ART REVIEW: Night Falls, Day Breaks

German born artist Anne Wenzel has based her work on the fundamental principle that "the concept comes first, followed by the technique". In other words, idea before craft.

Such methodology serves her well as her work in Night Falls, Day Breaks is brought to life for the first time as a solo exhibition in the UK and Ireland, in Derry-Londonderry's Void Gallery. Night Falls, Day Breaks marks a century since the events of the Easter Rising and the Battle Of The Somme in 1916: what we have here is a heartfelt and damaging expose of the human and natural horrors of war across three galleries, a collection about "commemoration and catastrophe".

This is a predominantly ceramic exhibition, with elements of metal, wood paint and even water when required. Wenzel's own admitted lack of familiarity with ceramics is an asset rather than a flaw, her groundbreaking use of technique translating into raw passion that seeps from the structures on display.

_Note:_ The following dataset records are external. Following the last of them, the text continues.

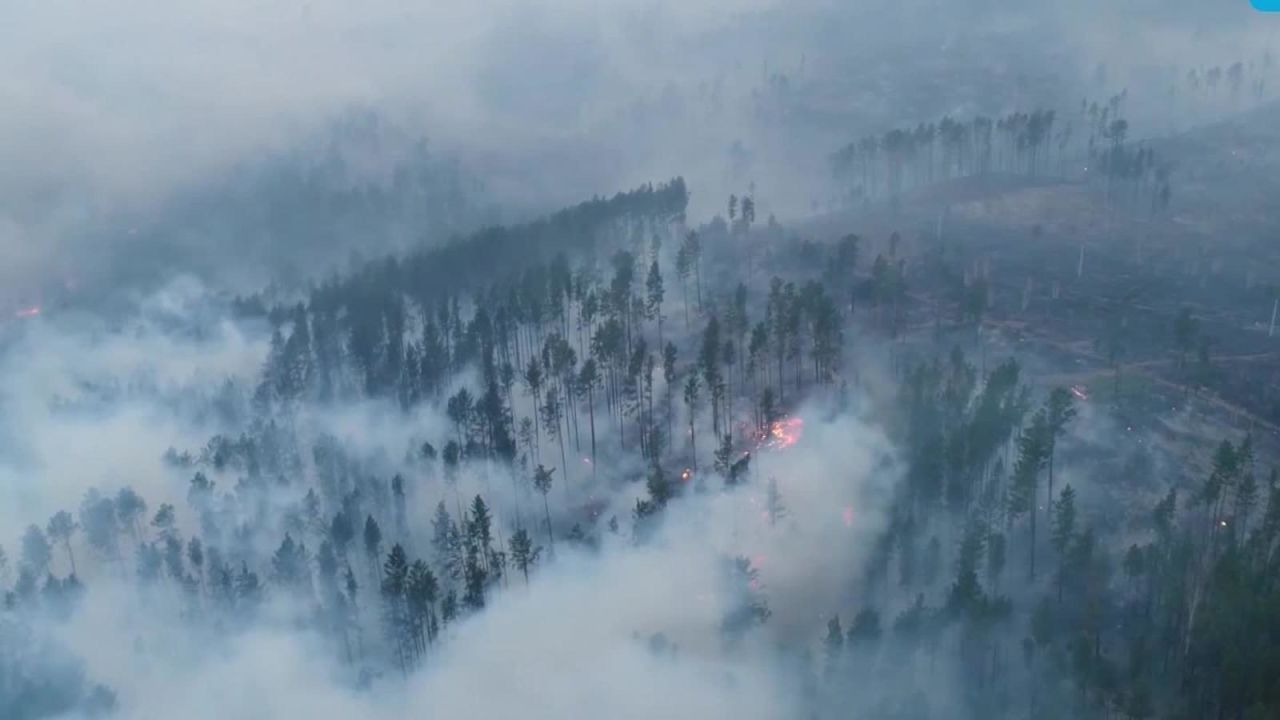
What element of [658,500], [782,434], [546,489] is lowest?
[546,489]

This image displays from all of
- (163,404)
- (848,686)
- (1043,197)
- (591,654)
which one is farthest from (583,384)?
(1043,197)

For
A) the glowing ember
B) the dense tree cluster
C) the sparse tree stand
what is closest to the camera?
the dense tree cluster

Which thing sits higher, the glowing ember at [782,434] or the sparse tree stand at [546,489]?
the glowing ember at [782,434]

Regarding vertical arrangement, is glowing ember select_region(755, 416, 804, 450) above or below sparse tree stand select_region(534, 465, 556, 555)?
above

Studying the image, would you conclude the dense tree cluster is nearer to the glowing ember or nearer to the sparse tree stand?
the sparse tree stand

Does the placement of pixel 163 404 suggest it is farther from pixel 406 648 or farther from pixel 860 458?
pixel 860 458

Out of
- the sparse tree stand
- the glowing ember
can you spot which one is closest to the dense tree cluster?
the sparse tree stand

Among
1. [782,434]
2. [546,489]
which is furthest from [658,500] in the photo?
[782,434]

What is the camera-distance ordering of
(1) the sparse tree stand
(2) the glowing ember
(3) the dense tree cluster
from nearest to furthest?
(3) the dense tree cluster
(1) the sparse tree stand
(2) the glowing ember

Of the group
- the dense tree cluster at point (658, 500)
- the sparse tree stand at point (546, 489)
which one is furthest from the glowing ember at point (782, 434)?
the sparse tree stand at point (546, 489)

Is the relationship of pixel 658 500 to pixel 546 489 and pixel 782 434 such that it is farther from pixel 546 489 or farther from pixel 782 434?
pixel 782 434

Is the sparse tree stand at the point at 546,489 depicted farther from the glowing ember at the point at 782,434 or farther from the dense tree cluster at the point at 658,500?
the glowing ember at the point at 782,434
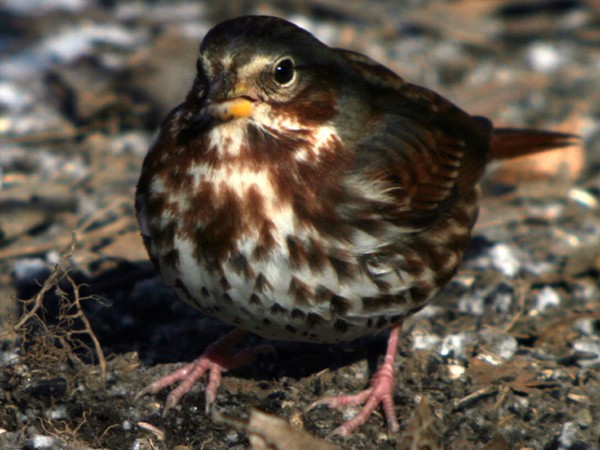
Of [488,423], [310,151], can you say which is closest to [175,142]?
[310,151]

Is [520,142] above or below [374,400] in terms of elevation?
above

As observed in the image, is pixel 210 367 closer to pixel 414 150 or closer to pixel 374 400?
pixel 374 400

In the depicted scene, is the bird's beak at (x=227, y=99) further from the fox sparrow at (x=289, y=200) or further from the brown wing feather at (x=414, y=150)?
the brown wing feather at (x=414, y=150)

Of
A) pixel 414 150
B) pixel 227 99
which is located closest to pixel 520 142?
pixel 414 150

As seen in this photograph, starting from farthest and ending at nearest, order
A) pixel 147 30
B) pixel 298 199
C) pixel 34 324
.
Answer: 1. pixel 147 30
2. pixel 34 324
3. pixel 298 199

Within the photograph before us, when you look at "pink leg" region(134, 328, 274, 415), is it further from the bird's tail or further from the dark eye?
the bird's tail

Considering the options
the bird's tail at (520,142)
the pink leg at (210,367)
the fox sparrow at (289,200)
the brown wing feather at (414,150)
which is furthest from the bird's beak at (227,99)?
the bird's tail at (520,142)

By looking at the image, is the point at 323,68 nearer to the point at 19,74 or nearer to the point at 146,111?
the point at 146,111
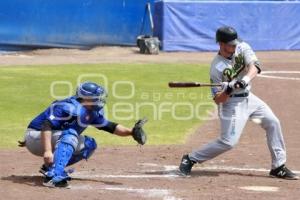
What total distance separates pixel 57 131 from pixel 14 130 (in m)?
3.98

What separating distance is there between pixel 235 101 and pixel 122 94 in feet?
24.8

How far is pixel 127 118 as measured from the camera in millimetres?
12562

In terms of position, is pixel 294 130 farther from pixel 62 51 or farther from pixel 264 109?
pixel 62 51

Thematically, the first gallery handles "attempted decadence" and "damaged goods", represented by ceramic trios of floral arrangements and busts respectively. "Attempted" is a word worth highlighting with regard to the sculpted plants, for one senses that these blossoms will not attempt to blossom regardless of cause and effect. They are emblematic of dying hope and forced survival despite the odds, their rust and ochre hardly concealed by the shimmering glimpses of blue, white, silver and the roses that just won't wilt. Behind the brighter colours lies a terrifying ugliness, the pain from neglect, loss of pride and loss of beauty. Only one of the sculptures admirably battles decay, its mother of pearl lustre creating a sheen of resistance.

The heads and shoulders of the three busts comprising "damaged goods" dare one to take in the erosion of time and combat on even the toughest of commanders. When followed clockwise from the gallery's entrance, their human features on the inside and out, notably their heart and intestines, become more and more ravaged. Where the first bust has at least a partly recognisable face, the second is visibly scarred by damage and debris, and the third is drained of both colour and identity. It's both frightening and eye-opening.  

Equally educational, if not quite as visually shocking, is the second gallery's "Requiem Of Heroism". Of note are the green stems and red lilies that wilt and fall off a wreath, which expertly indicate the dark side of memorials. Wenzel's pieces do not honour commemoration, but examine it. This carries over into a small bunch of lilies on the ground in the corner in the gallery. Existing as if they have been washed up on a shore, they recall the spilled remains on Omaha Beach in Steven Spielberg's "Saving Private Ryan", conveying the aftermath of ferocity that we have not, will not and need not bear witness to here. The decay, emptiness and colourlessness in both war and memorials is laid bare for everyone to see.

The third gallery is the most atmospheric and visual. Entitled "Silent Landscape" it features a series of broken, treelike ceramic sculptures - forty-four of them, to be precise - very partially submerged in still water on a large, raised platform. It is surrounded by a wallpaper mural of tall trees, rivers and a forest painted in india ink; sculpted is the aftermath of disaster, painted is what surely was before and what will hopefully be again. Any hope is surely faint, however, for what we see is a circle of time and life, brought to a standstill; the mere sighting and examining of the remains Wenzel has created in here - and indeed, the other two galleries - is enough to send chills down the spine. It's a wonderful exhibition in both its sharp resonance and its stark intimacy.

Simon Fallaha

Night Falls, Day Breaks runs at the Void Gallery until Saturday April 16.